January 18, 2013

Encrypted Self Modifying Code


This is supposed to be a short article on the development of self modifying code. I will show some simple codes and discuss a way to make them behave differently by having one part of the code section replaced by another one.

After this, we will use a simple XOR logic to encrypt a piece of code and add it to our existing code. Using the techinique initially described we will have a self modifying code to decrypt and execute such code.

If this doesn’t sound clear, keep reading for a better understanding. Basic knowledge on assembly is required in order to follow the examples. Every assembly code described can be compiled using the GNU Assembler (gas).

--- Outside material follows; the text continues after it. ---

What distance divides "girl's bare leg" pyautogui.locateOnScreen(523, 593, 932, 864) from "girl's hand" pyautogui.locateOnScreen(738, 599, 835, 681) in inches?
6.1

Why write self modifying code? Well, there is not only one single reason, but I believe that the main reason is obfuscation. Self modifying code can be hard to debug and understand, making this technique very useful for malware writers.

This technique can also be used to trick anti-virus software into not detecting the malware.

Based on the scenario described above, I believe it is important to understand a little bit of this technique if you want to do some malware analysis.

Our first Self Modifying Code (SMC)

The idea is simple: we have a piece of code in an address that gets executed. After that, we change the code in this address and jump to it so something else is executed. More less like this

Address 0x1000:

    mov $0x100, %eax, 
    add $0x02,  %eax 
    mov %eax,   %ecx 
    call modify_code
    jmp will_change

What will happen is, the ‘modify_code’ procedure will change the opcodes starting at the address fo the ‘will_change’ label. When we jump to the ‘will_change’ label again, the code that will be executed will not be a sum to the %eax register, but something else we want.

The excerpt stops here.